■ Exercise material:
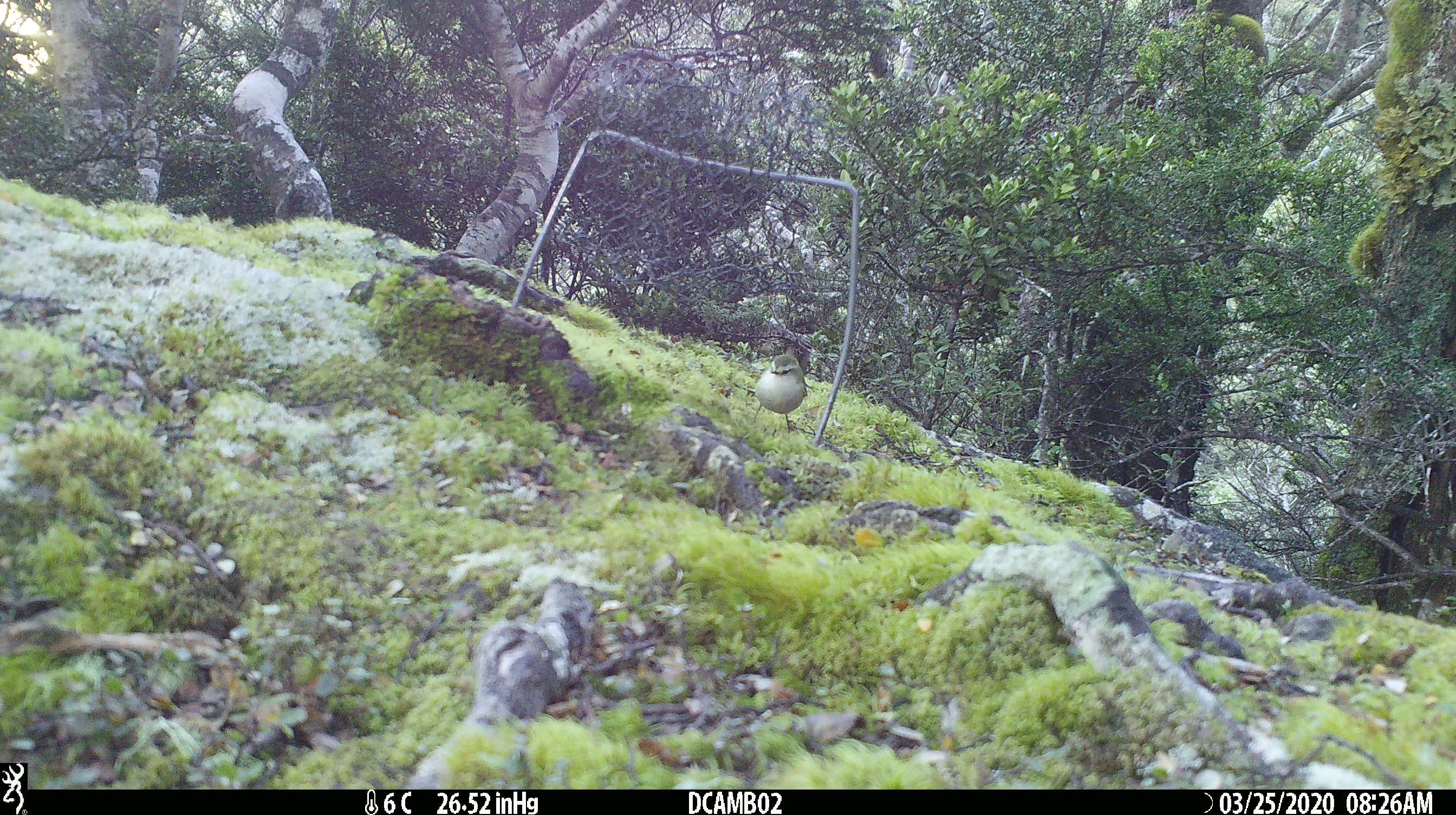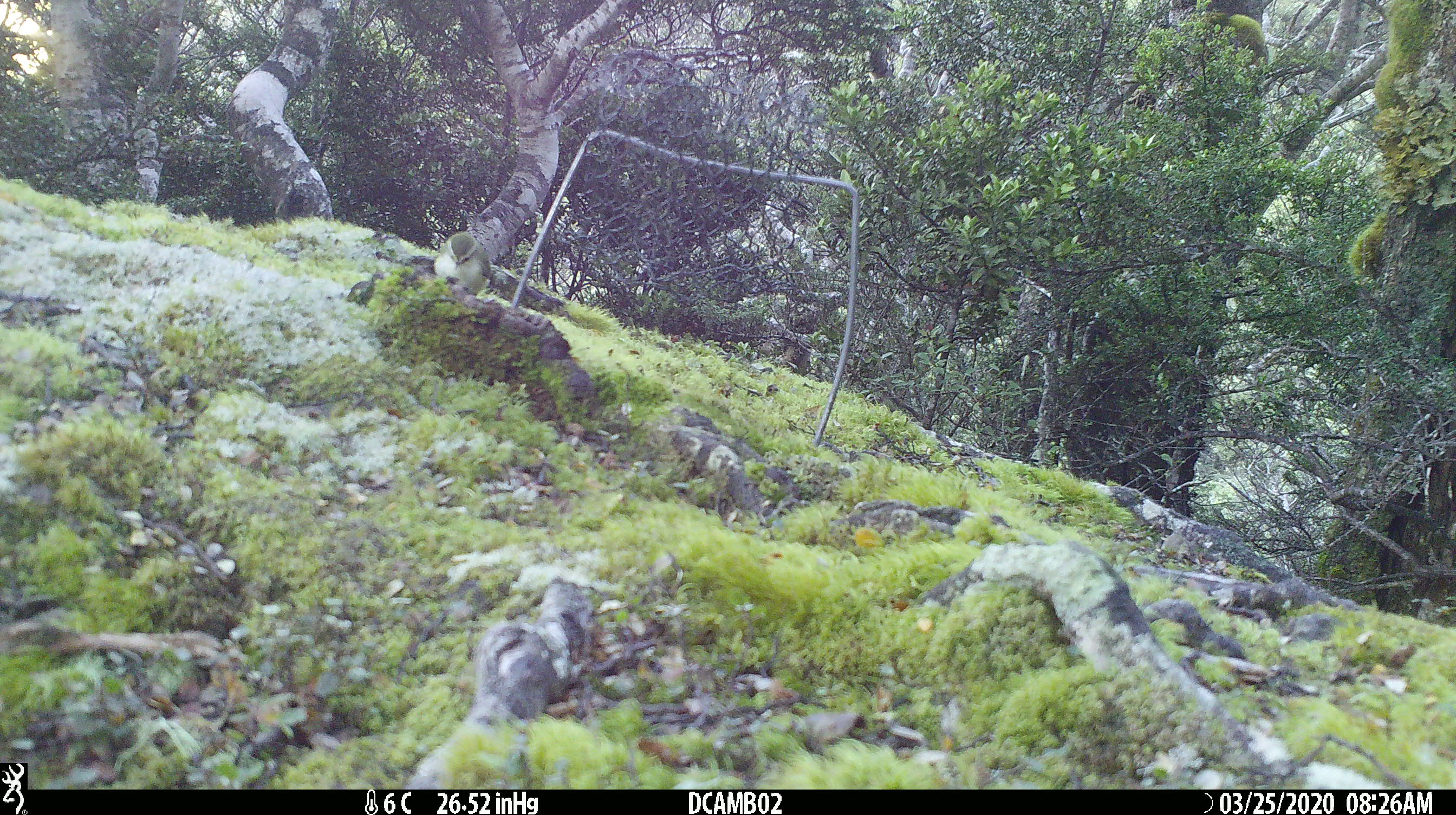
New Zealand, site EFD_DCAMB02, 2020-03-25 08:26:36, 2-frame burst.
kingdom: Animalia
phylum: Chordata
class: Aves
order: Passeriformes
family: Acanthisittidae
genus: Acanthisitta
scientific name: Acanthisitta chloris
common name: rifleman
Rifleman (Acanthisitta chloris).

■ What to do:
In the entries above, take the line containing "phylum: Chordata" and each later line through the last, and repeat them exactly. Output nothing else.

■ Written response:
phylum: Chordata
class: Aves
order: Passeriformes
family: Acanthisittidae
genus: Acanthisitta
scientific name: Acanthisitta chloris
common name: rifleman
Rifleman (Acanthisitta chloris).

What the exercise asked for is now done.